Lenovo hopes Tango will help it stand out in a crowded field. With smartphones sporting similar hardware and the market maturing, vendors are looking for ways to differentiate through software. The new handsets go on sale over the summer for under $500, Lenovo and Google said Thursday at the International Consumer Electronics Show in Las Vegas.
The Project Tango Development Kit.
The Project Tango Development Kit. Photographer: Patrick T. Fallon/Bloomberg
"To break new ground in today's hypercompetitive smartphone and tablet industries, we must take innovation risks - it's the only way to truly change the way people use mobile technology," Chen Xudong, senior vice president and president at Lenovo's mobile business group, said in a statement.
The company's shares finished Friday 2.6 percent higher in Hong Kong, the biggest gain since December 1.
Lenovo and Google will offer developers funding and assistance through an incubator program. The U.S. company is looking at three main application areas: location, games and utilities. At CES, Tango project head Johnny Lee demonstrated by getting the exact measurements of a stage with a few taps, then plopped a virtual refrigerator and a sofa into the picture. Tango may also complement Google's foray into virtual reality, via a cardboard device that can turn any Android phone into a VR headset, allowing for experiences that also overlay computer-generated images on real environments.
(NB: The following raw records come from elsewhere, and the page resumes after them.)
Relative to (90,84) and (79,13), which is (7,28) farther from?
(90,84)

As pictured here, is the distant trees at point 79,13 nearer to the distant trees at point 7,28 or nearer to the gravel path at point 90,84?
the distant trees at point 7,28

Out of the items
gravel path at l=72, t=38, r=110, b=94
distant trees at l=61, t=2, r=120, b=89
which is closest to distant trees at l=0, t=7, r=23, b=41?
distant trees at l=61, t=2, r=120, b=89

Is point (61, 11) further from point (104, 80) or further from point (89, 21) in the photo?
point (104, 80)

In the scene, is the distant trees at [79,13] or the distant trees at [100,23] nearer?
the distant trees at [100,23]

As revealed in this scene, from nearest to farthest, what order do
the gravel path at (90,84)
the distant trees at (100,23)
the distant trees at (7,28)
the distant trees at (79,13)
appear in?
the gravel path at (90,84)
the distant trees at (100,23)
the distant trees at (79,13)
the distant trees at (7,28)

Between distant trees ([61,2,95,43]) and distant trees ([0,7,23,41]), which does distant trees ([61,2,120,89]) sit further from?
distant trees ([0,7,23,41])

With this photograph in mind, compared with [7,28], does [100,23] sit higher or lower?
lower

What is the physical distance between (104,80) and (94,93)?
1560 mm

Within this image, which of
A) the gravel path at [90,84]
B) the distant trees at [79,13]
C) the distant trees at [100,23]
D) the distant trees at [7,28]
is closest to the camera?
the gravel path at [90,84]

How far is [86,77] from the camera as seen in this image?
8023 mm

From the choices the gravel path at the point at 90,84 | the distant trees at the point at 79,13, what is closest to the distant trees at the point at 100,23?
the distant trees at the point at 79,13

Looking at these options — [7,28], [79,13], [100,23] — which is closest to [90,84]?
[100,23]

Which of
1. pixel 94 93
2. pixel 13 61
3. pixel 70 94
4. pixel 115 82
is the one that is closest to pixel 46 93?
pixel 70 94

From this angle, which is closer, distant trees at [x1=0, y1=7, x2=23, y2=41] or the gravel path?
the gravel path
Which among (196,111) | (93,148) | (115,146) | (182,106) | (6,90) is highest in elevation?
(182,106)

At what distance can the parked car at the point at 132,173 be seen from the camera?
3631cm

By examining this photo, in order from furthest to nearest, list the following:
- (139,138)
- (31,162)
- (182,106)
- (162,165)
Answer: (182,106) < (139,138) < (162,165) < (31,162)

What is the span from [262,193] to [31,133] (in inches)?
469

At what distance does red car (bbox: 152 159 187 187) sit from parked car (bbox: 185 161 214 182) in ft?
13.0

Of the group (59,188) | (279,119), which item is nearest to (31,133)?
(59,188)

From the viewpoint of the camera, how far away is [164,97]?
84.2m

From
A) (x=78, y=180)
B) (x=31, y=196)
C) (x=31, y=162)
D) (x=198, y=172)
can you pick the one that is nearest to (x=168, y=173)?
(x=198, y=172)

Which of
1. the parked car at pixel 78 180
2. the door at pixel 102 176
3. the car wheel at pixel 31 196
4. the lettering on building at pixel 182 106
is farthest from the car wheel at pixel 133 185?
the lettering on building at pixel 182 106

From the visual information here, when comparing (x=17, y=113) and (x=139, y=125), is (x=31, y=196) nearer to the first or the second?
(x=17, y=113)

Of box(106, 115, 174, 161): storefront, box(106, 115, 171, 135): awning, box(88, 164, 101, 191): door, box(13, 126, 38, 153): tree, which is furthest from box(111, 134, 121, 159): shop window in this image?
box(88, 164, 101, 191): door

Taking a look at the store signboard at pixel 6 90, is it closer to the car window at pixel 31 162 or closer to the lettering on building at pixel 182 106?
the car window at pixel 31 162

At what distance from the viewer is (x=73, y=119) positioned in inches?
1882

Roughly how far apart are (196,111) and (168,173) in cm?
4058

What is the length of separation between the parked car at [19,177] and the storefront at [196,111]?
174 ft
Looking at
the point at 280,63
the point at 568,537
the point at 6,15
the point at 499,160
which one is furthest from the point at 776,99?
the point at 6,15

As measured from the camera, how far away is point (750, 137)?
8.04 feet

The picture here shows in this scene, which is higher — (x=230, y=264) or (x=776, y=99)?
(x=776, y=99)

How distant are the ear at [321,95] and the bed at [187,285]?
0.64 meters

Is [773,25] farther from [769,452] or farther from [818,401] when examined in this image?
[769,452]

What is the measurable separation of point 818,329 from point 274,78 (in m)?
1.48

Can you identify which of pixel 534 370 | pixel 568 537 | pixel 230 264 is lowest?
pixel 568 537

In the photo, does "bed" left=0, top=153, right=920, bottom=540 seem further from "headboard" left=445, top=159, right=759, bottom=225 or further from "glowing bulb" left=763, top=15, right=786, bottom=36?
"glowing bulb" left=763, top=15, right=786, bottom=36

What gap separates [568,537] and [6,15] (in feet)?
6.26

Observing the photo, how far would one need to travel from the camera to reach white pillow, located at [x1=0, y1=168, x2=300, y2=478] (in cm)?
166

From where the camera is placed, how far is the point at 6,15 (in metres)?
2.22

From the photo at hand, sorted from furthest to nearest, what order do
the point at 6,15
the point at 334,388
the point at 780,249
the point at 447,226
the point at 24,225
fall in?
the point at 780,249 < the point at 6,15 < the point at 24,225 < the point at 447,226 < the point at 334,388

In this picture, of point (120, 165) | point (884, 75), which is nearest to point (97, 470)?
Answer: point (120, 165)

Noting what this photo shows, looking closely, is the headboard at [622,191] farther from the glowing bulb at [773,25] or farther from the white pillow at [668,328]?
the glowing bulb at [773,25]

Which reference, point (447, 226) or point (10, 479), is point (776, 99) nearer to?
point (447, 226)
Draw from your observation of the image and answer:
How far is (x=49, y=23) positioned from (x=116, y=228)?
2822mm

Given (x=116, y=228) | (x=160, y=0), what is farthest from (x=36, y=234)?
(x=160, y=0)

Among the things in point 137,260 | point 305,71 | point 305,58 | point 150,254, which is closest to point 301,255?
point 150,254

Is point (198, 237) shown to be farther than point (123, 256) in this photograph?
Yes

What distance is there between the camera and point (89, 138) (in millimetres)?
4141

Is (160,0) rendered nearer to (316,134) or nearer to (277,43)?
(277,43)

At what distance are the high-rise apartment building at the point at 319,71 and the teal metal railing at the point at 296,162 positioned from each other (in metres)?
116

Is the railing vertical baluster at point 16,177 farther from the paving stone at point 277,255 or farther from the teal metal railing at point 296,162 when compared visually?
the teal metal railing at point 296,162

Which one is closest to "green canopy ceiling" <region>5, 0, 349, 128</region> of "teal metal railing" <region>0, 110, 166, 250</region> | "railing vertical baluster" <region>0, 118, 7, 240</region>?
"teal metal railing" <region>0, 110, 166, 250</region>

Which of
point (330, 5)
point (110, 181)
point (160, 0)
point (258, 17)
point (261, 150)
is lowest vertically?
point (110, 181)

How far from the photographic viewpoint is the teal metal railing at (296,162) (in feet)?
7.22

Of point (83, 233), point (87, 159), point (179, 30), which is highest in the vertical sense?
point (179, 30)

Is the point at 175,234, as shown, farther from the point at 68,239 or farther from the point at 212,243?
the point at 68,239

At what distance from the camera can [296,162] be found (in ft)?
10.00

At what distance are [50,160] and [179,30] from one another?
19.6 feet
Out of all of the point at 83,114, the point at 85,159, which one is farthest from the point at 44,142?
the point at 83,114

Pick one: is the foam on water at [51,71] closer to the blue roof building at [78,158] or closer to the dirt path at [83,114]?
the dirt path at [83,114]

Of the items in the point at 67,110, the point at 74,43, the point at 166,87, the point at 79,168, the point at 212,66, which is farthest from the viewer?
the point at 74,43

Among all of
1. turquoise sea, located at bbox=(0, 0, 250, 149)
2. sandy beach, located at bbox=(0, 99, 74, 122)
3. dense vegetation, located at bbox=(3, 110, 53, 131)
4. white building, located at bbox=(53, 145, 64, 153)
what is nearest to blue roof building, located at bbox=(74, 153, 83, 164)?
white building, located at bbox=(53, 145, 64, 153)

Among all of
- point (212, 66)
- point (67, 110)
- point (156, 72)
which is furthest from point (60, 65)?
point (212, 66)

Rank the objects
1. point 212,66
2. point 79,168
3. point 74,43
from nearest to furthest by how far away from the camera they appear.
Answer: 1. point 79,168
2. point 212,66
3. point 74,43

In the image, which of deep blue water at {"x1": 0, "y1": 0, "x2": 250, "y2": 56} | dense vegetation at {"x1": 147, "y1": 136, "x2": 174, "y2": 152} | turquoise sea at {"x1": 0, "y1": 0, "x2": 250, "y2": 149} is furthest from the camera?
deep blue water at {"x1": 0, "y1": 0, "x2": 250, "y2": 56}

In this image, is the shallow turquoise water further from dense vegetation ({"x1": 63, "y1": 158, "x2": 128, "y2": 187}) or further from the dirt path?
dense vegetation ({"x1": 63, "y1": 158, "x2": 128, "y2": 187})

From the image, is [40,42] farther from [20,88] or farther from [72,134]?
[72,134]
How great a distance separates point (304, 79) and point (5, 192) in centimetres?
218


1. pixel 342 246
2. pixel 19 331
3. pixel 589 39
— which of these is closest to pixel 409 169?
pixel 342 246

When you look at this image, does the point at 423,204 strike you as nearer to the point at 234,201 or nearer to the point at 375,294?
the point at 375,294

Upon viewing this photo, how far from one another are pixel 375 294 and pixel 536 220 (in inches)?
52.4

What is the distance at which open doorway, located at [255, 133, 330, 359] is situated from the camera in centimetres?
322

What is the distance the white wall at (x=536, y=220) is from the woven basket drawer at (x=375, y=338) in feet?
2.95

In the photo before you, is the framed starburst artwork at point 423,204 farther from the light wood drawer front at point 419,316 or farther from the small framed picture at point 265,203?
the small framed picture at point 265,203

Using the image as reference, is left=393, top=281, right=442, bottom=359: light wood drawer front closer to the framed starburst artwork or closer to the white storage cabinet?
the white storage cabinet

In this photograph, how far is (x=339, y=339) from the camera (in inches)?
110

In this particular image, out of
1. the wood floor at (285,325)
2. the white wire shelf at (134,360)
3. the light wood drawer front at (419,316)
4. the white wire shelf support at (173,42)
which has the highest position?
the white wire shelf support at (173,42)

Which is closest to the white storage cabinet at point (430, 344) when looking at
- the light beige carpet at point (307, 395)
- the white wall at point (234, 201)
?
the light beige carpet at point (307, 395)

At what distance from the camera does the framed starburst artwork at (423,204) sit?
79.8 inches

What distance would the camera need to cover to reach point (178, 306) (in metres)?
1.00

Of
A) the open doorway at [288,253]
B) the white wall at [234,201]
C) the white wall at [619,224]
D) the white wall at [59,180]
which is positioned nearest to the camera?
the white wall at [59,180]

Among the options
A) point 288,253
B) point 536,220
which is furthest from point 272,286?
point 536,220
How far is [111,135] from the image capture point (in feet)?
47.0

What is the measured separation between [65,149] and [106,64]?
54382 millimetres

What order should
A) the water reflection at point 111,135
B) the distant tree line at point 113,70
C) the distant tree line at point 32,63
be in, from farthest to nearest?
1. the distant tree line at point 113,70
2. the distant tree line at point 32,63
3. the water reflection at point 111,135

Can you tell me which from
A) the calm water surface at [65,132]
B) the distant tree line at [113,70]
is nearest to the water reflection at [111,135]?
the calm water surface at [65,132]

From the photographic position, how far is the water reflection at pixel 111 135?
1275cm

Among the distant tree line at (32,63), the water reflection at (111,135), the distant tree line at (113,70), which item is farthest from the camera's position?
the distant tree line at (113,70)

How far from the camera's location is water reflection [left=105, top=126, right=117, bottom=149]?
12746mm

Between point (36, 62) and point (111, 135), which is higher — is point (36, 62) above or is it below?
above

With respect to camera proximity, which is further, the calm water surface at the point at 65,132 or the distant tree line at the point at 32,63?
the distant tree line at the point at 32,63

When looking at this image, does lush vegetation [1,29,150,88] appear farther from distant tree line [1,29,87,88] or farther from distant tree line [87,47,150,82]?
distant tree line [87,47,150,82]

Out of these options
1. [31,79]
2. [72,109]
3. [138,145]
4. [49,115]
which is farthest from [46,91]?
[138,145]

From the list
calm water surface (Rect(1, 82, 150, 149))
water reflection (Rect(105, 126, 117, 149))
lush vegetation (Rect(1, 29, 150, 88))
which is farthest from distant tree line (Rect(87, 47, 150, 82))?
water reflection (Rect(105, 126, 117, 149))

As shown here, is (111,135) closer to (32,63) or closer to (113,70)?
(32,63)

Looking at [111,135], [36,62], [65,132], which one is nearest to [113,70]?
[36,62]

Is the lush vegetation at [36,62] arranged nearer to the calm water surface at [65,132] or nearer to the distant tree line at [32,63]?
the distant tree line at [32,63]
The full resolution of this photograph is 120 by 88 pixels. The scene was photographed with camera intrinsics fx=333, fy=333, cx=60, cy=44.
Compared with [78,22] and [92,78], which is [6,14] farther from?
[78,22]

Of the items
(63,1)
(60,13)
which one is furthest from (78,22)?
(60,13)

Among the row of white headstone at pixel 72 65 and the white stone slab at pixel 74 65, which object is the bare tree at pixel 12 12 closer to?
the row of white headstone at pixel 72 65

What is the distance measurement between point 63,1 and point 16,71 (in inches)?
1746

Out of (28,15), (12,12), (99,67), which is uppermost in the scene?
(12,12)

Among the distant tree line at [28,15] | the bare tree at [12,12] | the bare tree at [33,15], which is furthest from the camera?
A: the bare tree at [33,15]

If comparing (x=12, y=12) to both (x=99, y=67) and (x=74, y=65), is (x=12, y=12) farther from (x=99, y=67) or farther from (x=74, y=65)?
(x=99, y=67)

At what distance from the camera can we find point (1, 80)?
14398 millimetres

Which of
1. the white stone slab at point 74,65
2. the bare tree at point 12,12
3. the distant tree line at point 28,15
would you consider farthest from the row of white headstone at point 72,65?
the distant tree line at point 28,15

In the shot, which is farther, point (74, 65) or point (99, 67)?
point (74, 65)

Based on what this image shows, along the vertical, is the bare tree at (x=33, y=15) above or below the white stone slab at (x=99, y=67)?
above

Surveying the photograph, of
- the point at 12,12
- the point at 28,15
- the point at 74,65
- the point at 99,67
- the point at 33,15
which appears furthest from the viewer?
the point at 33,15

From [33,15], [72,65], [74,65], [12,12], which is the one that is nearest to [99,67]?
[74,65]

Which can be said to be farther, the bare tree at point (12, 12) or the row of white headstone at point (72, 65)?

Microsoft Corp. has demonstrated that capability with its HoloLens augmented-reality goggles, available to developers this quarter for $3,000.
"Even though you can ask your phone how to walk from your hotel to New York, you can't ask it how to get from the front door" to the CES venue, said Lee, who has a PhD in human-computer interaction from Carnegie Mellon and was the lead developer of Microsoft Corp.'s Kinect sensor for the Xbox.
Tango is the product of Advanced Technology and Projects, a Motorola research outfit that Google held onto when it sold the mobile phone operations to Lenovo in 2014. Other projects at ATAP include a modular smartphone and smart fabric.
Google revealed Project Tango in February 2014, then followed that up in the summer with a tablet computer meant for developers. The technology relies on a 3D-sensing chip made by California startup Movidius.
"We think of it as visual GPS. The world is very very different because of GPS now. We actually take it for granted. My dream is that we take Project Tango capabilities for granted," Lee said in an interview.